Mainstream cloud cost management tools from the Cloud Service Providers or 3rd party vendors typically rely on the high level hierarchy of cloud objects (Resource containers, like Projects in Google Cloud Platform, or Subscriptions and Resource Groups in Azure) or tags to allocate costs to a given cost center or business unit. In addition, some tools support one level of cost re-allocation (e.g. based on fixed percentages, overall/specific costs of the consumers). Usually, this does not include the ability to use dynamic, custom defined metrics though. As a result, the cost allocation process of shared services is often rather:

  • Imprecise, thus unfair, since cost allocation is not done based on the actual consumption
  • Incomplete, since shared costs, especially if hierarchical, are simply not allocated to their consumers, thus requiring additional tooling on top
  • Opaque and thus hard to action, since neither the key cost drivers nor their actual consumption (and thus angles for optimization) are visible to the consumers

Example

Hierarchical cloud consumption example

In this example, classic, usage-based cost allocation would likely stop at the cloud resource level. Thus, only the container service would be visible. With additional instrumentation these costs could be split into the direct costs for each of the services running on it. But the costs of the shared monitoring or history service would not be properly allocated, let alone their contributions to the business services behind that. This might not be a problem as long as those costs are small and the hierarchy of services using each other is shallow. But in large production environments the key cost drivers for a given business service might thus be hidden making it very difficult to assess the total costs of a given service. Usually, the only way to resolve this issue is avoid sharing services by duplicating them. While this can work in some cases it often also results in higher overall costs, both for deploying and for managing these services.

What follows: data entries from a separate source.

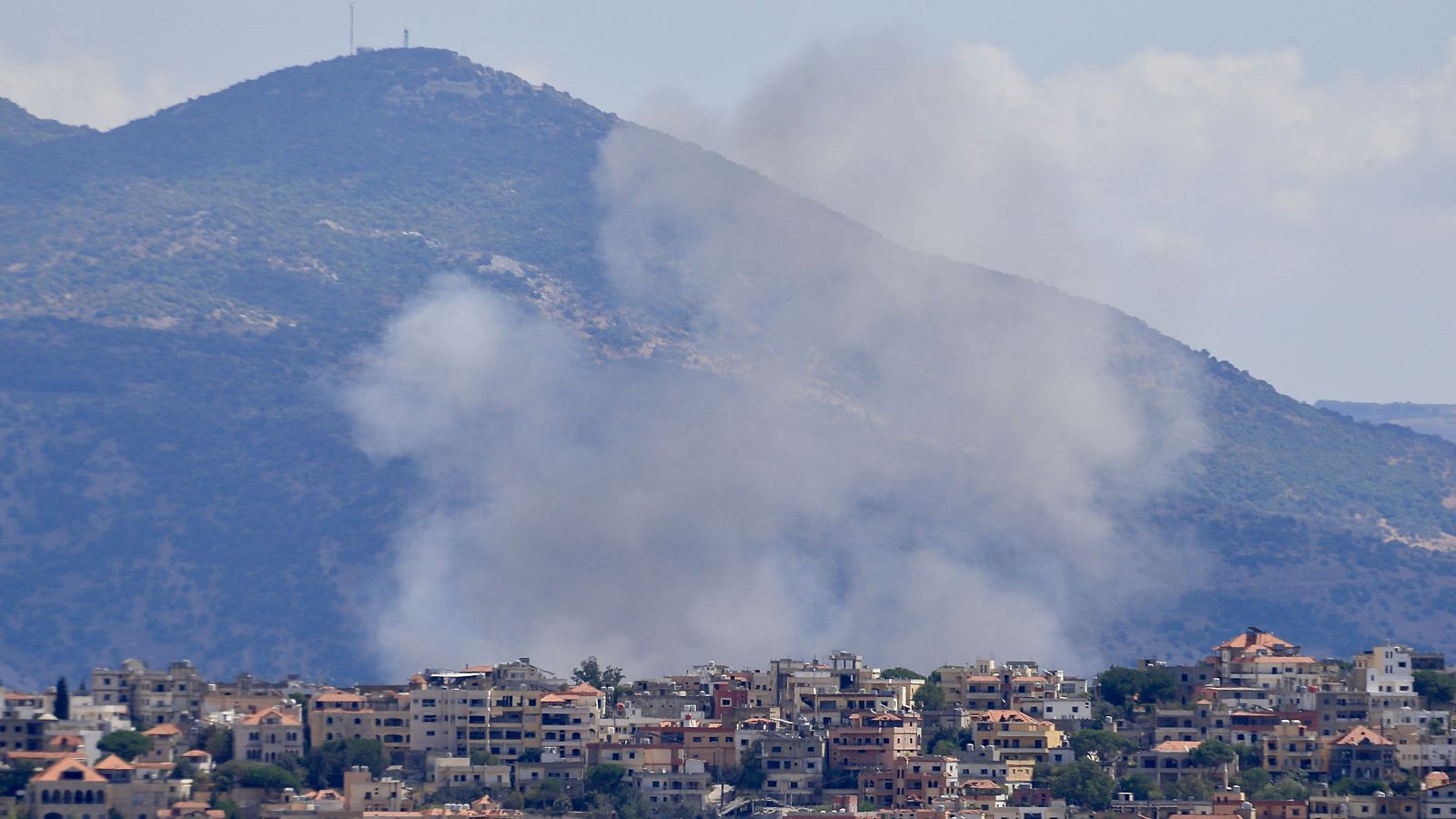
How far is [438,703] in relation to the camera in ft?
468

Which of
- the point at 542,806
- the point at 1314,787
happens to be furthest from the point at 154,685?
the point at 1314,787

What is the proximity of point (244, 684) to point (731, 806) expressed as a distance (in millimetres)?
24910

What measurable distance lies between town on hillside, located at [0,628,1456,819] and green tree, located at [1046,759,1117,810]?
132 mm

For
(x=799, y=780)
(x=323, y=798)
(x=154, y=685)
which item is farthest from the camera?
(x=154, y=685)

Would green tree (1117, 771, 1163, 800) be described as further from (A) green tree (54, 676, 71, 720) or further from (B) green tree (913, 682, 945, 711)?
(A) green tree (54, 676, 71, 720)

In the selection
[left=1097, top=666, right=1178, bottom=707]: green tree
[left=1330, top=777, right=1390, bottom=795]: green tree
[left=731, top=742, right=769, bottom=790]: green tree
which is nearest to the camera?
[left=1330, top=777, right=1390, bottom=795]: green tree

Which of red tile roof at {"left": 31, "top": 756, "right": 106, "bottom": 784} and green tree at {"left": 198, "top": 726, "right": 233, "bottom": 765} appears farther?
Answer: green tree at {"left": 198, "top": 726, "right": 233, "bottom": 765}

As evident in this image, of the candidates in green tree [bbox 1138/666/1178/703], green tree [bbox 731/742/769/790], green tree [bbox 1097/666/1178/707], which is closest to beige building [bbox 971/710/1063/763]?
green tree [bbox 1138/666/1178/703]

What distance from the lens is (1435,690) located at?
152 meters

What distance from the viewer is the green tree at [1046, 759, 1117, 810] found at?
13400 centimetres

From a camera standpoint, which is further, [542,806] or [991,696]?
[991,696]

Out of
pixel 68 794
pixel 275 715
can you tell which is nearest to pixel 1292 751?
pixel 275 715

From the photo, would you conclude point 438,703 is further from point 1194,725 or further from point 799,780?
point 1194,725

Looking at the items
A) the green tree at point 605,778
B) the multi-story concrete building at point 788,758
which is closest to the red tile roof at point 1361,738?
the multi-story concrete building at point 788,758
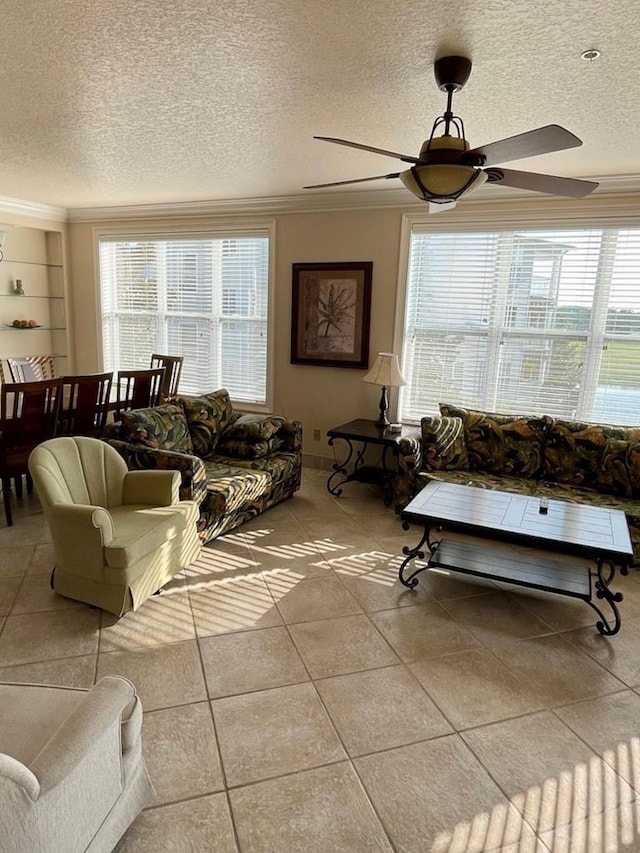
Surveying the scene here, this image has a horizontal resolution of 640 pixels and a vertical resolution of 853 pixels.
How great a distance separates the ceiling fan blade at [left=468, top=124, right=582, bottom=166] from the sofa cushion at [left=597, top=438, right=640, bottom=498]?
257cm

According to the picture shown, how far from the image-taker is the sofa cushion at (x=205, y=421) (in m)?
4.20

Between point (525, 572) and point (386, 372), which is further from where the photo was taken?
point (386, 372)

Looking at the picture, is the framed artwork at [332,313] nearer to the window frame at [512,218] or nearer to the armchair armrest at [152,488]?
the window frame at [512,218]

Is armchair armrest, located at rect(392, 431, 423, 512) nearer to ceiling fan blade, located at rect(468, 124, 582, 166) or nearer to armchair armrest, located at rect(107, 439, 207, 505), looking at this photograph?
armchair armrest, located at rect(107, 439, 207, 505)

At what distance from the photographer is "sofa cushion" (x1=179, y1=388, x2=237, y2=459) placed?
13.8 feet

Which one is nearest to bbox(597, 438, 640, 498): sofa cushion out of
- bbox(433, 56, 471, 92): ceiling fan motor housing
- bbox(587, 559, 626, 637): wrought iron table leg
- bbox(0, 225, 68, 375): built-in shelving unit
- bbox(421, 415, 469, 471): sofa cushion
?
bbox(421, 415, 469, 471): sofa cushion

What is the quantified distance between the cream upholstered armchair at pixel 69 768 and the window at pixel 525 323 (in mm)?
3904

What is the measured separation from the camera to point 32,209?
18.8ft

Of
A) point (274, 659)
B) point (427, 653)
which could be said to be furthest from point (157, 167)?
point (427, 653)

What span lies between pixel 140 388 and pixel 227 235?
6.34 feet

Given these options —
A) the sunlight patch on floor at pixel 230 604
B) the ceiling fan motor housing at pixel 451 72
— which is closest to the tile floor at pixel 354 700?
the sunlight patch on floor at pixel 230 604

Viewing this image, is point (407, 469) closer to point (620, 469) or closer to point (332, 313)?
point (620, 469)

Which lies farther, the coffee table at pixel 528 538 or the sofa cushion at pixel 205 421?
the sofa cushion at pixel 205 421

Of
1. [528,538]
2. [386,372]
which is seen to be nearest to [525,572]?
[528,538]
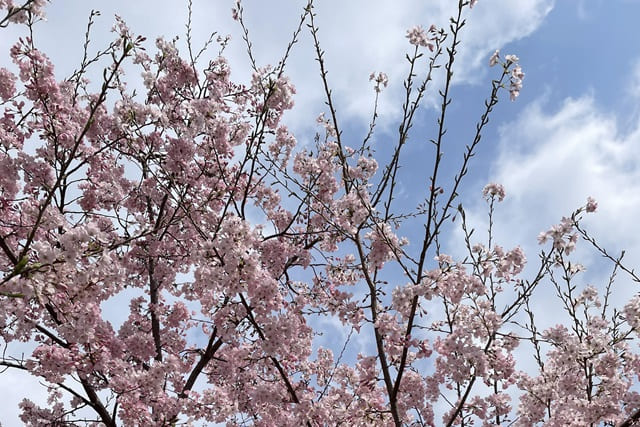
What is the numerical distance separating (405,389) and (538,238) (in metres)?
2.70

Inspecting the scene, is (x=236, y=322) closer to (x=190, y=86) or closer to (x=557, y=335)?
(x=557, y=335)

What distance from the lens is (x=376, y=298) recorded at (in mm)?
6082

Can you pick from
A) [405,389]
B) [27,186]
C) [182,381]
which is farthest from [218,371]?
[27,186]

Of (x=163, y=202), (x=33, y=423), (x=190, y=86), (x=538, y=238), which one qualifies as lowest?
(x=33, y=423)

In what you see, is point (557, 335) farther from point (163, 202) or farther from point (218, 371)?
point (163, 202)

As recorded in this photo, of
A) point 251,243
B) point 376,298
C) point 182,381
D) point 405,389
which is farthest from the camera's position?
point 182,381

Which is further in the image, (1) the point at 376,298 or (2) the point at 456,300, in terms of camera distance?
(1) the point at 376,298

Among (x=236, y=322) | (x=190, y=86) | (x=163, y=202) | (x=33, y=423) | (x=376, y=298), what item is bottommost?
(x=33, y=423)

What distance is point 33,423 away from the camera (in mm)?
7582

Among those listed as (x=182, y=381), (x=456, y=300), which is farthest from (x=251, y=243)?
(x=182, y=381)

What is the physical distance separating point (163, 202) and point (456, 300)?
17.4ft

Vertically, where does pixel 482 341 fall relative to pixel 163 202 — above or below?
below

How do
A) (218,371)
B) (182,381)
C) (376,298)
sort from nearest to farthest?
(376,298)
(182,381)
(218,371)

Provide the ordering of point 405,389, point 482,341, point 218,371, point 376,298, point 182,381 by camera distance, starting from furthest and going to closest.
A: point 218,371, point 182,381, point 405,389, point 376,298, point 482,341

The goal of the cost allocation model proposed here is to support such complex consumption hierarchies in a usage-based fashion with custom (North Star) Metrics up the business service level. This does not only enable the more accurate and complete cost allocation required to make proper business decisions and forecasts, but also yields more actionable outputs thanks to the transparency on unit costs, consumption and their evolution over time. Furthermore, this also allows service owners to easily identify their main cost drivers in the service hierarchy. This in turn helps to ensure that optimization efforts can be focused on the most promising services as well as to simulate and later measure the actual benefits this can bring to all services along the consumption chain.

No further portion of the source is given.